● **Task statement**
From the line that contains "Chokladkaka med förälskelsehjärta arkivfoton" down to the final line below, please repeat each line exactly and nothing more, with no pictures.

[Opening Dataset content section]

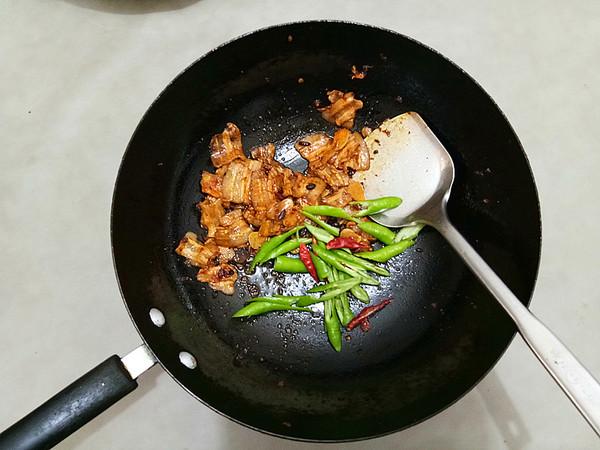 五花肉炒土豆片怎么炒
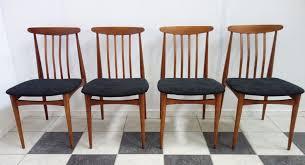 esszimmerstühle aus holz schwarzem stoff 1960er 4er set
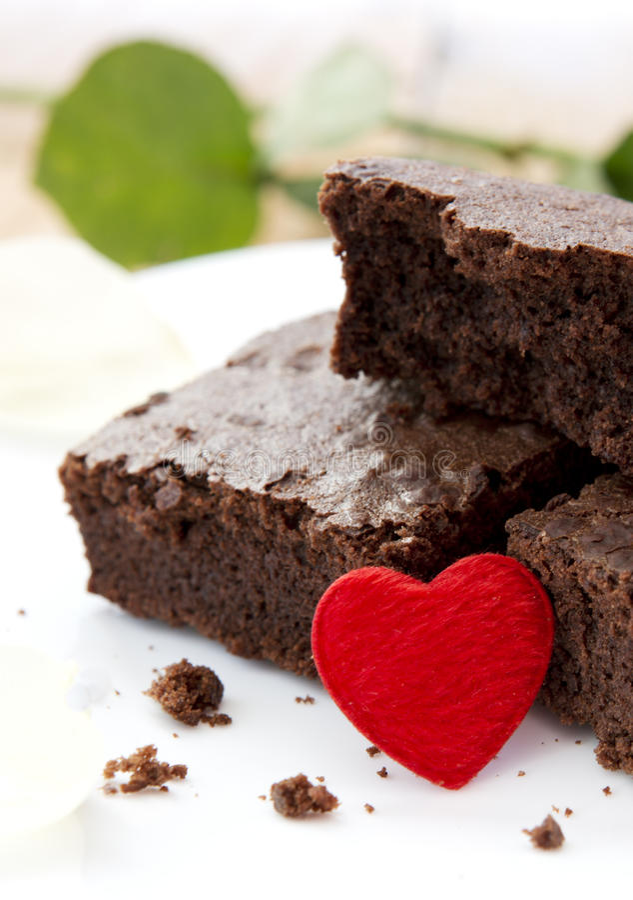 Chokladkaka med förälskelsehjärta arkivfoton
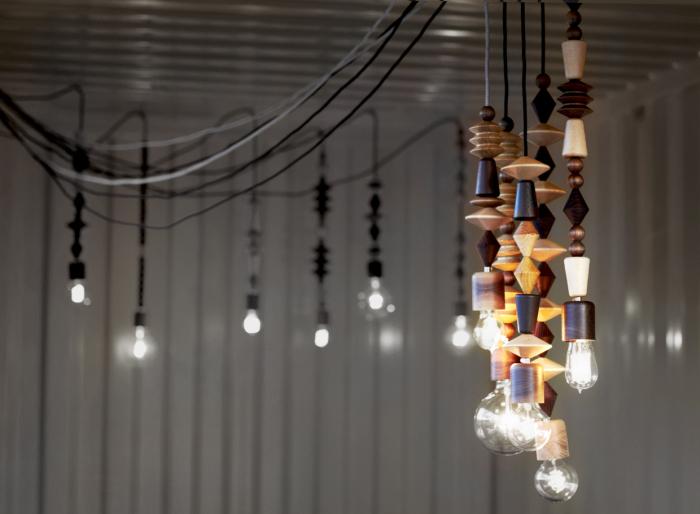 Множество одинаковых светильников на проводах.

[Closing Dataset content section]

● **Output**
 Chokladkaka med förälskelsehjärta arkivfoton
 Множество одинаковых светильников на проводах.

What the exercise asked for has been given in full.